Acceptance Isn't Surrender

06/21/2010 12:09 pm ET | Updated Nov 17, 2011
  • Pavel Somov, Ph.D. Psychologist/Author of Reinventing the Meal, Eating the Moment, Present Perfect, Lotus Effect

Acceptance isn't passivity or surrender, but an active engagement in reality, in real time, on its terms. As such, acceptance is realism, a seeing of reality as is, which, of course, requires existential courage rather than an escapist, idealistic flight into what should be.

Accepting the reality as it is now means just that: accepting the reality as it is now! If you don't like the way reality is right now, change the future - but you first have to accept the present.

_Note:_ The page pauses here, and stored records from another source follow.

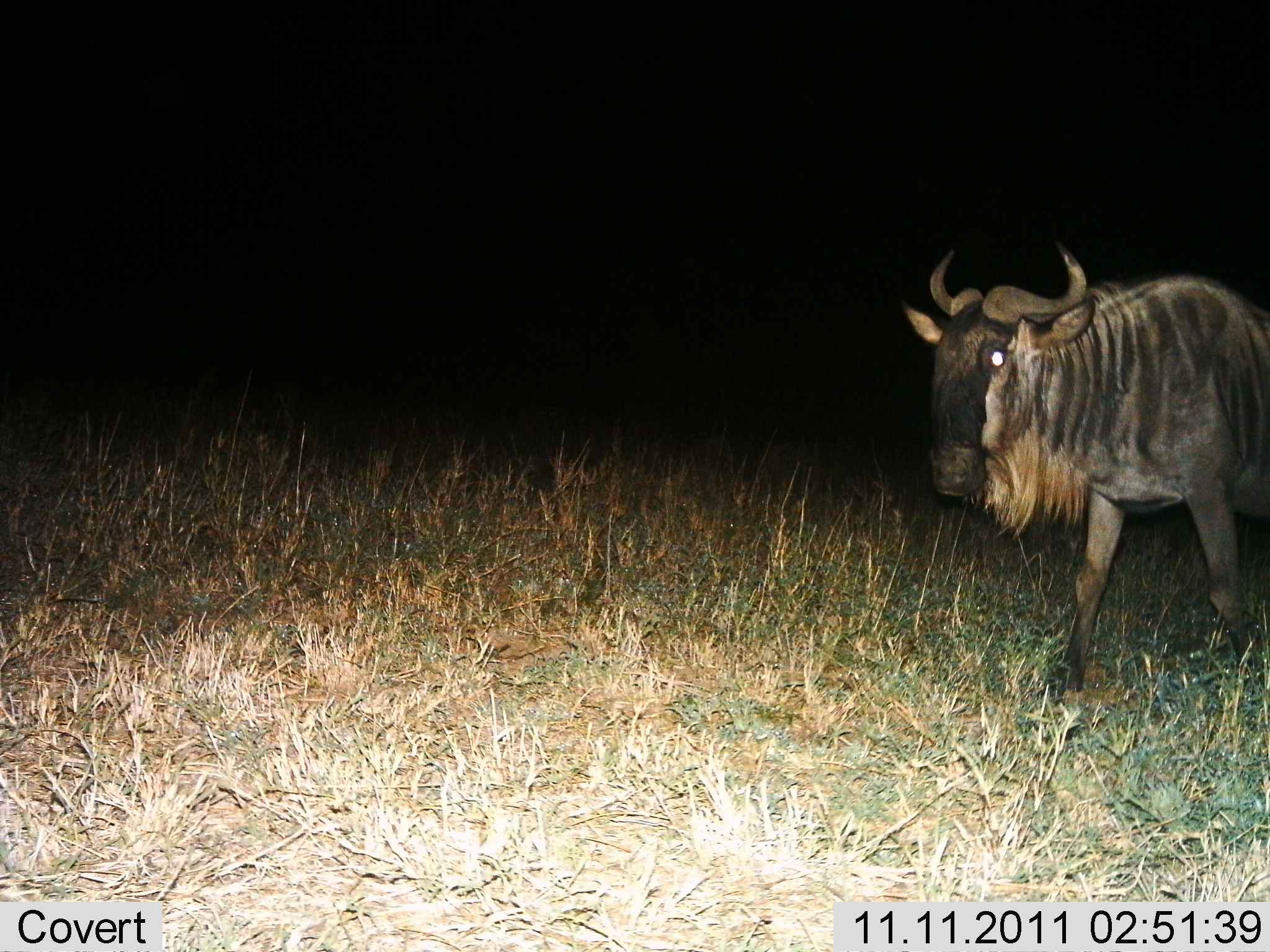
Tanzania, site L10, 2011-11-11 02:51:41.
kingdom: Animalia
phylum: Chordata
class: Mammalia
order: Artiodactyla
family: Bovidae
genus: Connochaetes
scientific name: Connochaetes taurinus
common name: blue wildebeest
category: wildebeest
Wildebeest (blue wildebeest) (Connochaetes taurinus), count 1. Behavior (volunteer vote fractions): standing 15%, resting 0%, moving 92%, interacting 0%. Young present (vote fraction): 0%. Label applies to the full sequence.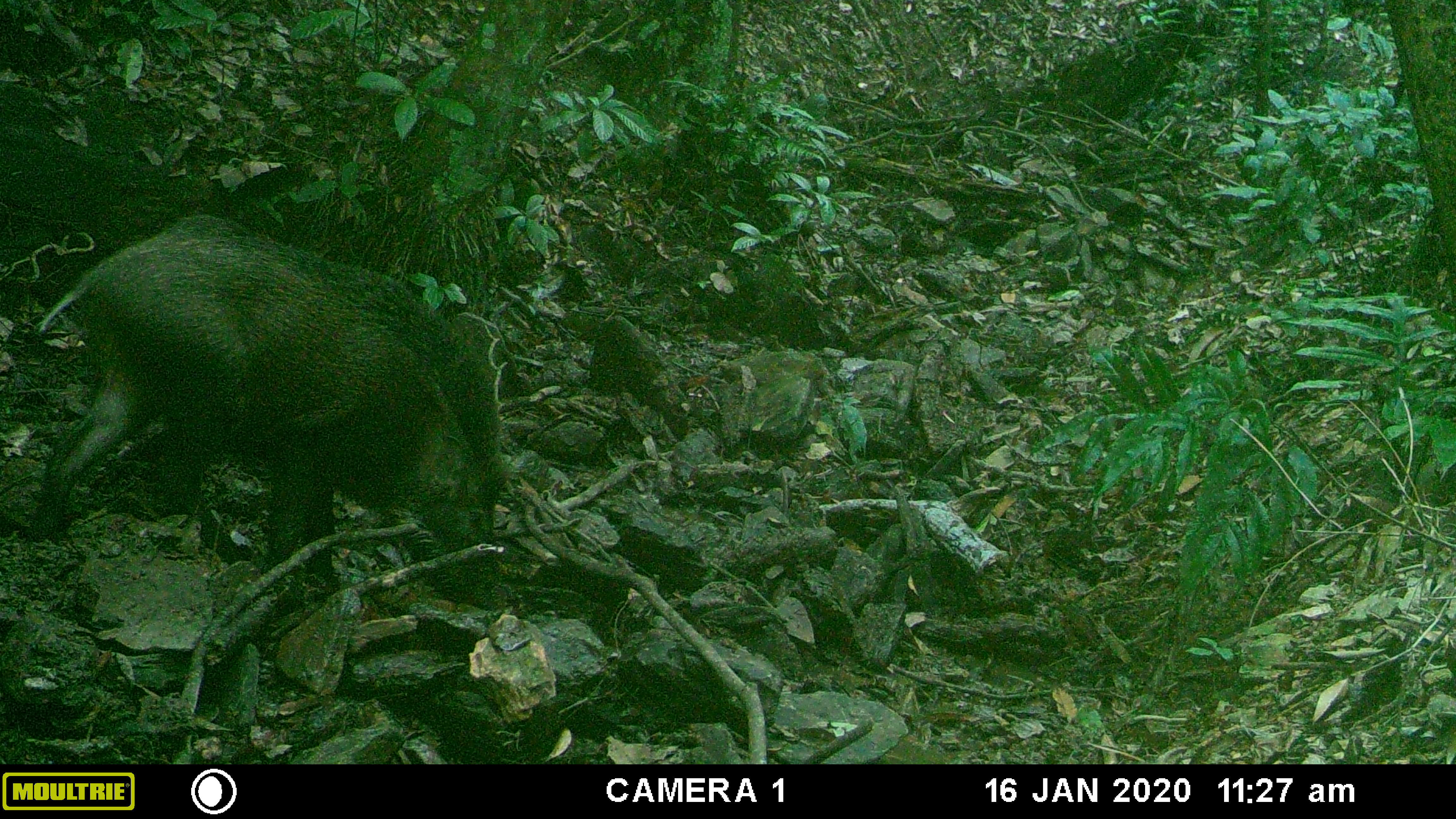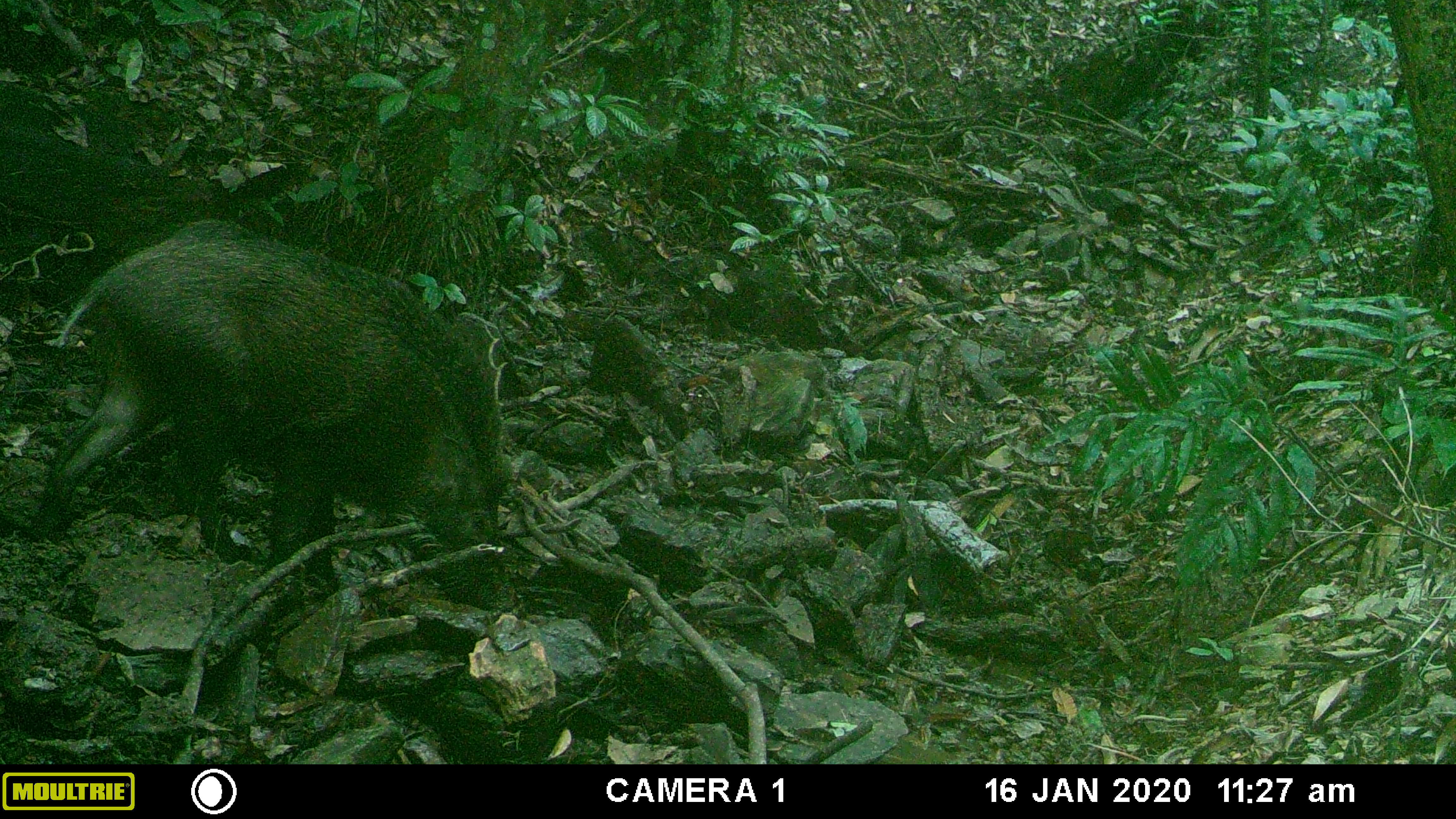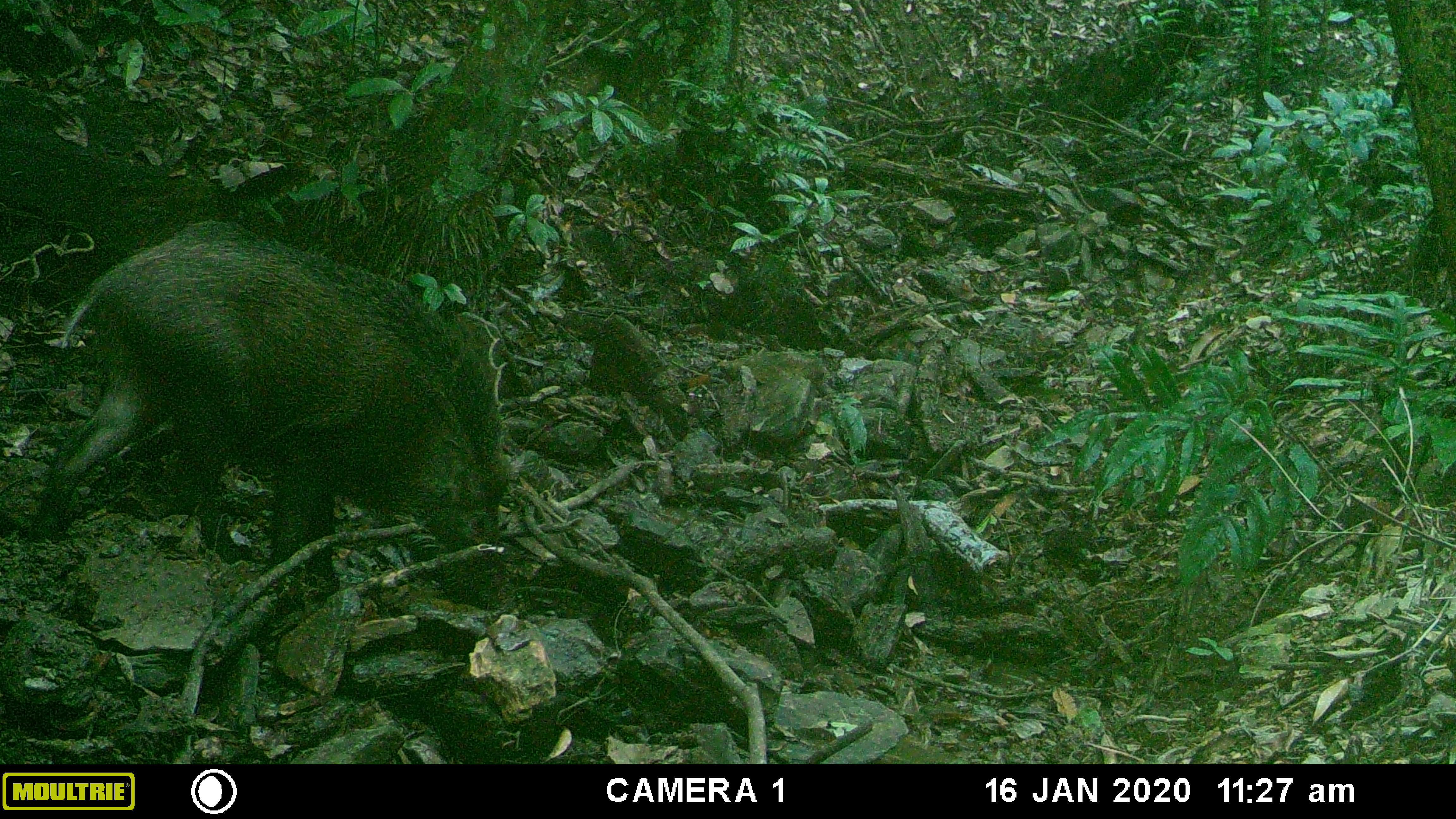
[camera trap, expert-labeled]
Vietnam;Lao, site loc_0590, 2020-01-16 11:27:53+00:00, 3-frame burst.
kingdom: Animalia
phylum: Chordata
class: Mammalia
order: Artiodactyla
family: Suidae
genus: Sus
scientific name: Sus scrofa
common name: eurasian wild pig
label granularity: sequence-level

You might think: "If I am to accept that at any given time I am doing the best that I can, then how am I to achieve my goals? How am I to improve myself?" The false choice here is this: either accept or change. Acceptance of the fact that at any given time you are doing your practical (not theoretical) best doesn't mean that you cannot try to improve the next moment. Of course, you can.

Accept and change: accept that at any given moment you are doing the best you can do and, having learned from the experience of this given moment, try to change and improve the next moment to the extent that you can. Automatic, reflexive, on-the-fly perfectionistic rejection of reality as not being good enough triggers a mindless rush to improve it.

Acceptance, that begins with the acknowledgment of what is as being the best that it can be at the given moment, is the beginning of mindful change.